Renko charts – trading based on volatility
In this article I would like to present Renko charts, which are quite different from what almost every beginner learns. Most common chart types are candlestick and bar charts. Also line and solid charts are quite easy to find in various platforms and data sources. But when it comes to other types of charts, many traders have no idea what else is there. Most beginners, if not all of them, learn candlestick charts and very often basics of Price Action and Technical Analysis. They are getting used to wicks, bodies, different ranges, positions and meaning of traditional candles invented in Japan. Actually, Renko charts have been introduced first in Japan too, but never became so popular.

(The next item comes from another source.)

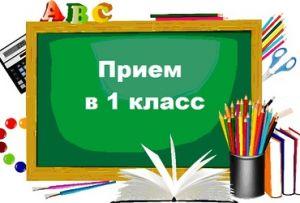 1_klass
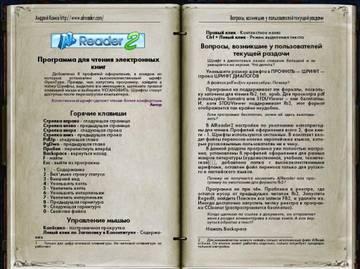 http://s8.uploads.ru/t/UcxIl.jpg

First very important fact which may confuse you is that Renko chart basically does not use time as a factor. Each box is equal in terms of height and width, and the most important thing is fixed pips range from Open. There is also possibility to display boxes in terms of High/Low range, depending on settings. So, one box opens immediately after previous is closed, and closes after certain number of pips is passed. Therefore, depending on current volatility, one box may be formed in couple minutes, couple hours or just in a blink of an eye when important data is released.
If you set box value to 5 pips, then each box will be exactly 5 pips high and it doesn't matter if it’s during night hours or in the middle of the 'overlap'. Therefore two different days or sessions may have different number of bricks because of differences in volatility. Calm day, like holiday Monday on Forex, may have only couple boxes, while first Friday when Non-Farm Payrolls is released, may have dozen or more.

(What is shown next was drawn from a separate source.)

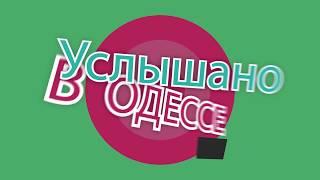 Услышано в Одессе - №34. Прикольные одесские фразы и выражения!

Identifying technical patterns never been easier
Renko chart is different from candle/bar chart mainly because of no time but also no wicks. This type of chart has no wicks at all (in standard version) and shows price movement only if it exceeds certain range, however there is a good reason for that. Displaying only meaningful movements allows you to filter all the noise out, therefore you are able to react only when market shows signs of picking specific direction. Wiping most of the noise out makes it easier to tell what trend is prevailing and where key technical levels are placed.
Many sources state that Technical Analysis and swing patterns apply to Renko charts as well as to common chart.
Some traders use technical indicators like Moving Average with Renko to confirm trend or reversal.
Trading with Renko chart has some specific advantage comparing to traditional OHLC charts, and that is predictability. It doesn’t mean that it is easier to tell whether price go up or down, but you will be able to tell when and what signal may occur. In case of candlesticks or bars you cannot be sure whether candle/bar will be bullish or bearish until it’s closed. In case of Renko you have strict conditions that have to be met to induce certain change. On the screenshot below you can see position placed 31 pips above last brick's closing point - to trigger the trade price would need to add 2 upward boxes to our chart creating pretty common reversal pattern. Our Stop Loss is 21 pips lower because two red bricks, if they came next, would scratch our plan.
Certain con of such chart style is that you cannot see price movement. You do not see dynamics and counter-movments smaller than predefined value.
How to set Renko value?
Some traders recommend to use Average True Range indicator to determine what Renko value is valid at certain point in time. It sounds like good idea, but remains unclear how often should we update bricks' values and how would it affect our system's performance. Also it would decrease meaning of volatility factor on which Renko chart us based.
Of course you have to base somehow on instrument's volatility whether it's stock index, FX pair or commodity futures. But then it seems not good to change brick value too often, but it would be better to fit it to trading system and time horizon. Obviously, Renko chart does not contain time factor, but still price movement needs time. So if you like to trade fast, you could consider 3 pips/points Renko, for intraday 5 pips also seem legit. For swing traders 5 or even 10 would be good. Looking for good box value, you need to consider the fact, that too low value will show minor swings (too much noise), but when you set value too high, then some major swings may look as a minor ones. Therefore, finding 'golden mean' looks like good idea.
Nonetheless, Renko chart type seems fascinating and require lot of research before trader might use it properly. If you believe that volatility is the key part of trading, then you will find this tool interesting for sure.